- **TASK GOAL**: Retype every item below word for word, leaving out the pictures.

- **RECORDS FOR THE TASK**:
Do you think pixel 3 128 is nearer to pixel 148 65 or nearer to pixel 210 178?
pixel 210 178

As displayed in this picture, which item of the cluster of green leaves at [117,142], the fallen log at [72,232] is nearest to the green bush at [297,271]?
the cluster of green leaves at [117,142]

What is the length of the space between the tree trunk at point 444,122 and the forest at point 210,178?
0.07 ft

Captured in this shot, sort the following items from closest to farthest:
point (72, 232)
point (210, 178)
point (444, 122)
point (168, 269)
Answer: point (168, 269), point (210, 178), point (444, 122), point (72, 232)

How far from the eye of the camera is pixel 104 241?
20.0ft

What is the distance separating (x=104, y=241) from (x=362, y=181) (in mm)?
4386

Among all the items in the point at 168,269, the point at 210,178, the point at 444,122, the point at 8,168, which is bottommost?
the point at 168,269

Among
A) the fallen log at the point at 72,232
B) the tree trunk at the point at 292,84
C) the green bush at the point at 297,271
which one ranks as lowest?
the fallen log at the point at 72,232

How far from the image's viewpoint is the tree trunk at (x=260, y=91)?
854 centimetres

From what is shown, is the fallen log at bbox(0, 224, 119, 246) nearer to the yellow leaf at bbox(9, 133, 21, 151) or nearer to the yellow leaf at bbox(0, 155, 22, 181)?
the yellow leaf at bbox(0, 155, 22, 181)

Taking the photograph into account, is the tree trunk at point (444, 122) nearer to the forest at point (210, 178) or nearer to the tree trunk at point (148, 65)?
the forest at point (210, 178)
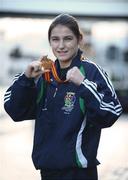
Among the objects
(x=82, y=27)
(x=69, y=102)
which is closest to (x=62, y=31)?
(x=69, y=102)

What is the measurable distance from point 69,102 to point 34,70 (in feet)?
0.84

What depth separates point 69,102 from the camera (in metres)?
3.13

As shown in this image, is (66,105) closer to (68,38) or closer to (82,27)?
(68,38)

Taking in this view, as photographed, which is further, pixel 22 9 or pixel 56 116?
pixel 22 9

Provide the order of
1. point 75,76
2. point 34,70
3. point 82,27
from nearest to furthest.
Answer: point 75,76, point 34,70, point 82,27

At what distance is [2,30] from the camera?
17281 mm

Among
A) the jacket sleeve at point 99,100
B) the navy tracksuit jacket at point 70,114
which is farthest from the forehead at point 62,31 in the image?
the jacket sleeve at point 99,100

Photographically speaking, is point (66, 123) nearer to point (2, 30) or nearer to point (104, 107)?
point (104, 107)

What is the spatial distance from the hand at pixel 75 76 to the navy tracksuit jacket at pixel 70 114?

- **WORKED ANSWER**:
Do you think pixel 3 128 is nearer to pixel 148 65 or nearer to pixel 210 178?
pixel 210 178

As displayed in this picture, which item of the cluster of green leaves at [117,142], the fallen log at [72,232] is nearest to the green bush at [297,271]?
the cluster of green leaves at [117,142]

What is the length of the space between the tree trunk at point 444,122 and the forest at point 210,178?
0.07 ft

Captured in this shot, sort the following items from closest to farthest:
point (72, 232)
point (210, 178)
point (444, 122)
point (168, 269)
Answer: point (168, 269), point (210, 178), point (444, 122), point (72, 232)

How far from the eye of the camera is pixel 104 241?
20.0ft

What is the distance separating (x=104, y=241) from (x=362, y=181) (in mm)?
4386

Among all the items in the point at 168,269, the point at 210,178, the point at 444,122, the point at 8,168, which is bottommost?
the point at 168,269

Among
A) the fallen log at the point at 72,232
B) the tree trunk at the point at 292,84
C) the green bush at the point at 297,271
which one ranks as lowest?
the fallen log at the point at 72,232

How far from the image's viewpoint is the tree trunk at (x=260, y=91)?
854 centimetres

From what is shown, is the fallen log at bbox(0, 224, 119, 246) nearer to the yellow leaf at bbox(9, 133, 21, 151) or nearer to the yellow leaf at bbox(0, 155, 22, 181)?
the yellow leaf at bbox(0, 155, 22, 181)

Taking the photograph into account, is the tree trunk at point (444, 122) nearer to the forest at point (210, 178) or nearer to the tree trunk at point (148, 65)?
the forest at point (210, 178)
Among the objects
(x=82, y=27)
(x=69, y=102)
which is closest to (x=62, y=31)?
(x=69, y=102)

What is the measurable distance from point 69,102 to point 34,70 (in feet)?
0.84

What depth separates point 69,102 from the camera (in metres)?
3.13

As shown in this image, is (66,105) closer to (68,38) or closer to (82,27)?
(68,38)

Taking in this view, as photographed, which is further, pixel 22 9 or pixel 56 116?
pixel 22 9

Provide the order of
1. point 75,76
2. point 34,70
3. point 82,27
from nearest to furthest.
Answer: point 75,76, point 34,70, point 82,27

At what distance is [2,30] from the camera?
17281 mm

Among
A) the jacket sleeve at point 99,100
B) the navy tracksuit jacket at point 70,114
which is farthest from the forehead at point 62,31 in the image?
the jacket sleeve at point 99,100

Photographically speaking, is point (66, 123) nearer to point (2, 30) or nearer to point (104, 107)?
point (104, 107)

What is the spatial distance from the hand at pixel 75 76 to the navy tracksuit jacket at pixel 70 114?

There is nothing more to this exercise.